Рис. 7-6. Клеточный атипизм. Окраска гематоксилином и эозином (x600).

Злокачественным опухолям присущи оба типа морфологического атипизма. Существует положительная корреляция между степенью их выраженности и злокачественностью опухоли. Доброкачественным опухолям свойственен только тканевой атипизм, поскольку они построены из зрелых, дифференцированных клеточных элементов.

Структурные изменения затрагивают все компоненты опухолевой клетки: ядро, цитоплазму, мембраны, органеллы и цитоскелет. Это называют морфологическим атипизмом опухоли. Клеточный атипизм можно наиболее полно изучить с помощью электронной микроскопии.

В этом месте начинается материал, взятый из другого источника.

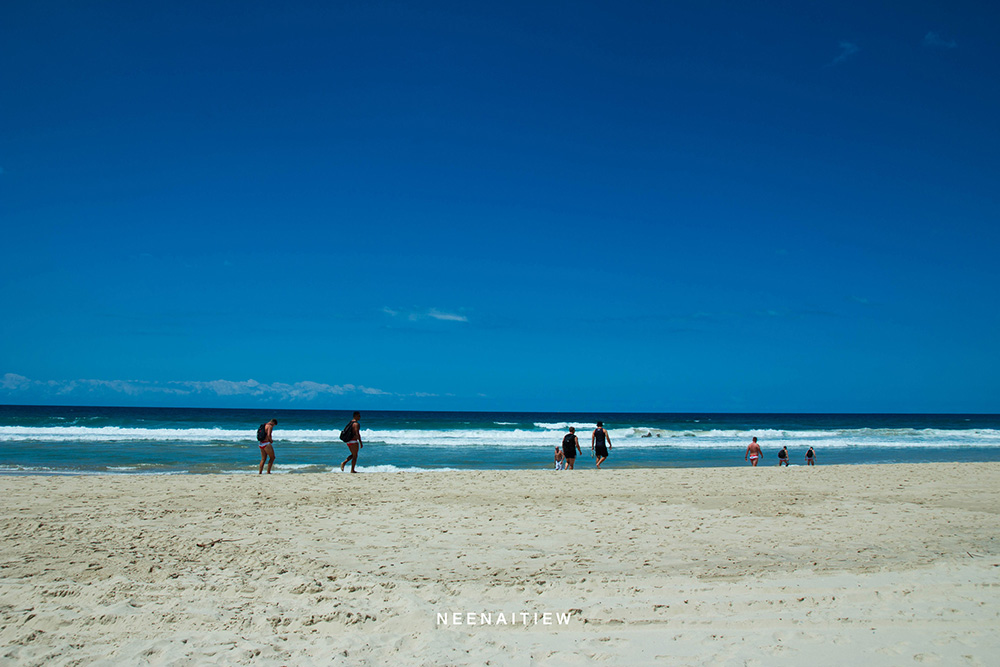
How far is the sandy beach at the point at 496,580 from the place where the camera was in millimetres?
4336

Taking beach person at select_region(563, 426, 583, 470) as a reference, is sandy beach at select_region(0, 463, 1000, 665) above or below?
below

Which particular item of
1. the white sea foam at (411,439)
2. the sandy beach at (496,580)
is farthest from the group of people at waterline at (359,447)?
the white sea foam at (411,439)

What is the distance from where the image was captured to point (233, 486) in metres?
12.4

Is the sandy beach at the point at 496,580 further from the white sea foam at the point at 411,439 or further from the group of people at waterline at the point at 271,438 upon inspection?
the white sea foam at the point at 411,439

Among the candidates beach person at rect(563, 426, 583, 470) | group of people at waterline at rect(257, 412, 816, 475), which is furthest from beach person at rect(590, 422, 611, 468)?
beach person at rect(563, 426, 583, 470)

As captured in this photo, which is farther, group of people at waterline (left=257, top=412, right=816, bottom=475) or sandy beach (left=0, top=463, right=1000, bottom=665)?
group of people at waterline (left=257, top=412, right=816, bottom=475)

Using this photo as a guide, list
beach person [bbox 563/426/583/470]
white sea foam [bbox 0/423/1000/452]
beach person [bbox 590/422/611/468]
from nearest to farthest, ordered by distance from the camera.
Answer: beach person [bbox 563/426/583/470] < beach person [bbox 590/422/611/468] < white sea foam [bbox 0/423/1000/452]

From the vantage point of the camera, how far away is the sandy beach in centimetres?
434

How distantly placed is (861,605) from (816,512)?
188 inches

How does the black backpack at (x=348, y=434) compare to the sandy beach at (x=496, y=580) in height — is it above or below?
above

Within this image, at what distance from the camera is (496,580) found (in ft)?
19.4

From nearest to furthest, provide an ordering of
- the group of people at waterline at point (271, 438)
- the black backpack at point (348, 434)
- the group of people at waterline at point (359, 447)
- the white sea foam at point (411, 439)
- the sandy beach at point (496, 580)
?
the sandy beach at point (496, 580) → the group of people at waterline at point (271, 438) → the group of people at waterline at point (359, 447) → the black backpack at point (348, 434) → the white sea foam at point (411, 439)

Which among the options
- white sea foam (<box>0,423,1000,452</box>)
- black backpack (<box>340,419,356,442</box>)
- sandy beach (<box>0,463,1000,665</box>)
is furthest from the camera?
white sea foam (<box>0,423,1000,452</box>)

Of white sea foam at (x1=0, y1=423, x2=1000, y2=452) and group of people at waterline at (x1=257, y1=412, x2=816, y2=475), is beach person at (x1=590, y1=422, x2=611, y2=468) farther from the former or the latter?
white sea foam at (x1=0, y1=423, x2=1000, y2=452)
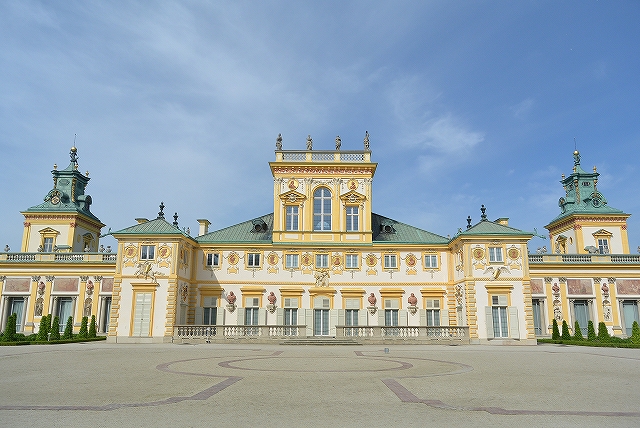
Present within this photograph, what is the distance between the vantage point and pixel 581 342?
3397 centimetres

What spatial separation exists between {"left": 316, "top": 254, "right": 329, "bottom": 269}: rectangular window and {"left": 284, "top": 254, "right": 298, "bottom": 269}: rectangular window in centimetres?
184

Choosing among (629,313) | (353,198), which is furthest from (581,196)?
(353,198)

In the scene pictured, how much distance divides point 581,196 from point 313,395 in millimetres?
54489

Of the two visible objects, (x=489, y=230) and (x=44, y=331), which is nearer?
(x=44, y=331)

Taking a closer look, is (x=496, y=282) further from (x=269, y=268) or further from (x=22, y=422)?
(x=22, y=422)

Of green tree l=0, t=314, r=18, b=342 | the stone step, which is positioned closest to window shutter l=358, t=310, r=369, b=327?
the stone step

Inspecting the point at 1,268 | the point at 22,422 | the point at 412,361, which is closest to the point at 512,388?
the point at 412,361

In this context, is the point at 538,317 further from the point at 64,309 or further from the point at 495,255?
the point at 64,309

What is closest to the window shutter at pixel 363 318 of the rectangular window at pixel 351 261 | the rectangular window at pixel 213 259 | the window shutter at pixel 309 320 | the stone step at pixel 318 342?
the rectangular window at pixel 351 261

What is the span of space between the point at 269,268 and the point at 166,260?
27.4 ft

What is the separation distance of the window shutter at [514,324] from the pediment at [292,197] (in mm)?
18836

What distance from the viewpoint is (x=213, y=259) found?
40781 mm

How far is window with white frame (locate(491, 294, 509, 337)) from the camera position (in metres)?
36.0

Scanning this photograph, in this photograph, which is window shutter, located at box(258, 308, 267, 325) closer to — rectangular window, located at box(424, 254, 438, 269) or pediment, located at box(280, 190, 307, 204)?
pediment, located at box(280, 190, 307, 204)
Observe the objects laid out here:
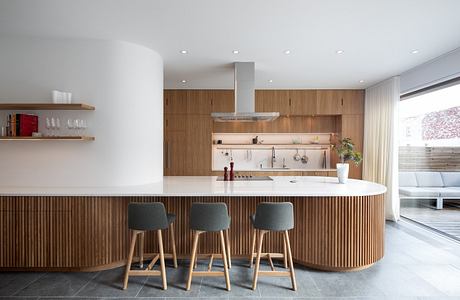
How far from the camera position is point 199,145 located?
6352 mm

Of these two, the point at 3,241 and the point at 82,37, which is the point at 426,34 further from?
the point at 3,241

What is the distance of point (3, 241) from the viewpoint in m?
3.29

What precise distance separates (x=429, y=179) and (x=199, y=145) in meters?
4.40

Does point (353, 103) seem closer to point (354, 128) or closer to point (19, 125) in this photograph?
point (354, 128)

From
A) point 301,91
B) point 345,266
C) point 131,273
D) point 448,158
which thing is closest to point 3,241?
point 131,273

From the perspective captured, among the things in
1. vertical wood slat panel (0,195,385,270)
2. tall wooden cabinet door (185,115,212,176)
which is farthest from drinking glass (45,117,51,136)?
tall wooden cabinet door (185,115,212,176)

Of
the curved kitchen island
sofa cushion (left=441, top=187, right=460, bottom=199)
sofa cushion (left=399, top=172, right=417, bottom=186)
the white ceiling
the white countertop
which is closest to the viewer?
the white ceiling

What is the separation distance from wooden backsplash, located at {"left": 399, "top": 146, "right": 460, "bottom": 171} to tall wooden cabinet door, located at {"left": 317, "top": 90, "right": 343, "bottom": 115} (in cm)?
153

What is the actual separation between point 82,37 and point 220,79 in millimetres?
2556

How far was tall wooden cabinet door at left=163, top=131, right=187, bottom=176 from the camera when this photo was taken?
6.32m

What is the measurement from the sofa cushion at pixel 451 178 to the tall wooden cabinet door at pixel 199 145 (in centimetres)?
428

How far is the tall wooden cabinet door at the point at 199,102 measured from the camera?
638 centimetres

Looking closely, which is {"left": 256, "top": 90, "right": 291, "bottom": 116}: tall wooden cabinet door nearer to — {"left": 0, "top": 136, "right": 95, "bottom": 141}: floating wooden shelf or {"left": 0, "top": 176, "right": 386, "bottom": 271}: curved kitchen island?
{"left": 0, "top": 176, "right": 386, "bottom": 271}: curved kitchen island

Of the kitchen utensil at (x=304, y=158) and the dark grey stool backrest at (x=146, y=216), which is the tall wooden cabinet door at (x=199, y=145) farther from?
the dark grey stool backrest at (x=146, y=216)
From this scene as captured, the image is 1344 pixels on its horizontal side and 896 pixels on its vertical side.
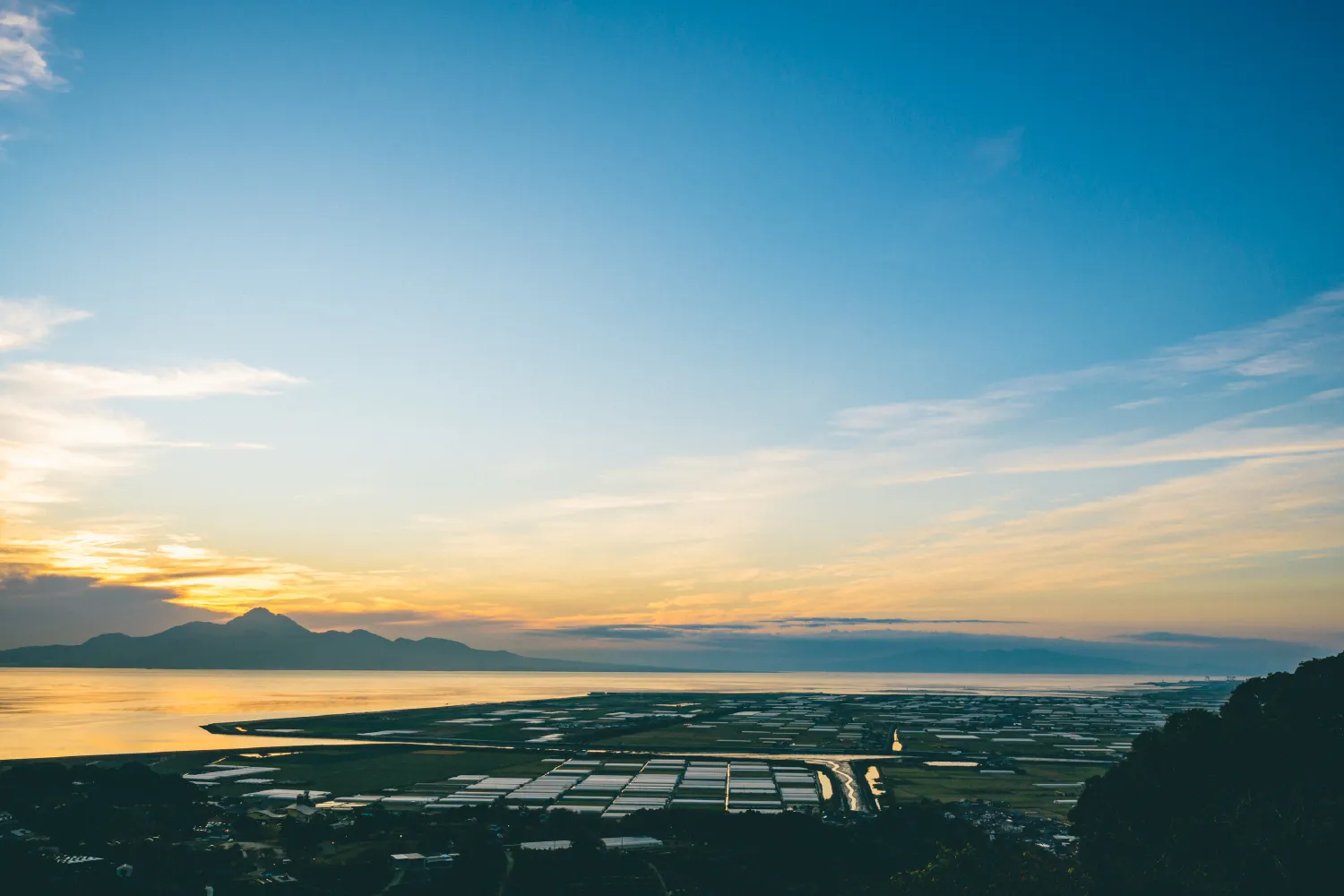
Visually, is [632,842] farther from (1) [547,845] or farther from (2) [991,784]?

● Ядра опухолевых клеток, как правило, увеличены, полиморфны, их контуры изрезаны, структура изменена, имеет неупорядоченно расположенный хроматин с конденсацией его в виде глыбок под кариолеммой. Увеличено относительное количество гетерохроматина, содержащего неактивную ДНК, по сравнению с эухроматином, построенным из активно транскрибируемой ДНК. Уменьшение содержания транскрибируемой ДНК, а следовательно, и активно работающих генов в опухолевой клетке означает, что функционально опухолевая клетка примитивна (характерны, в основном, процессы роста и размножения). Увеличение размеров ядра происходит за счёт нарушения процессов эндоредупликации ДНК, полиплоидии, эндомитозов, удвоения хромосом. В ядрах можно увидеть разнообразные включения: вирусные частицы, внутриядерные тельца, тубулярные структуры, пузырьки, выросты, карманы ядерной мембраны.

◊ Ядрышки также изменены. Увеличены их размеры и количество, возникают «персистирующие» ядрышки, не исчезающие во время митозов, увеличены размеры ядрышкового организатора, где сконцентрирована ядрышковая ДНК, кодирующая рибосомальную ДНК.

◊ Ядерная мембрана опухолевых клеток бедна порами, что затрудняет транспорт между ядром и цитоплазмой.

● Поверхность опухолевых клеток. Отмечают увеличение складчатости, появление микровыростов, пузырьков, иногда микроворсинок различной конфигурации и плотности. В области микроворсинок, вероятно, сконцентрированы рецепторы, способные воспринимать канцерогенные агенты.

● Эндоплазматическая сеть опухолевых клеток имеет разную степень развития.

● Митохондрии. Усиление анаэробного гликолиза вызывает уменьшение количества митохондрий, появление крупных и гигантских митохондрий с нарушенной ориентацией крист. Небольшое количество опухолей имеет высокое содержание митохондрий в цитоплазме (онкоцитомы, зернисто-клеточный почечноклеточный рак).

● Цитоскелет опухолевой клетки. Характерна неупорядоченность расположения его компонентов. Микротрубочки образуют перинуклеарную сеть, а микрофиламенты в виде пучков обычно лежат под цитолеммой. Перестройки цитоскелета нарушают взаимодействие молекул адгезии (например, интегринов и кадгеринов), компонентов межклеточного матрикса. Это меняет межклеточные взаимодействия, обеспечивая процессы инвазивного роста и метастазирования.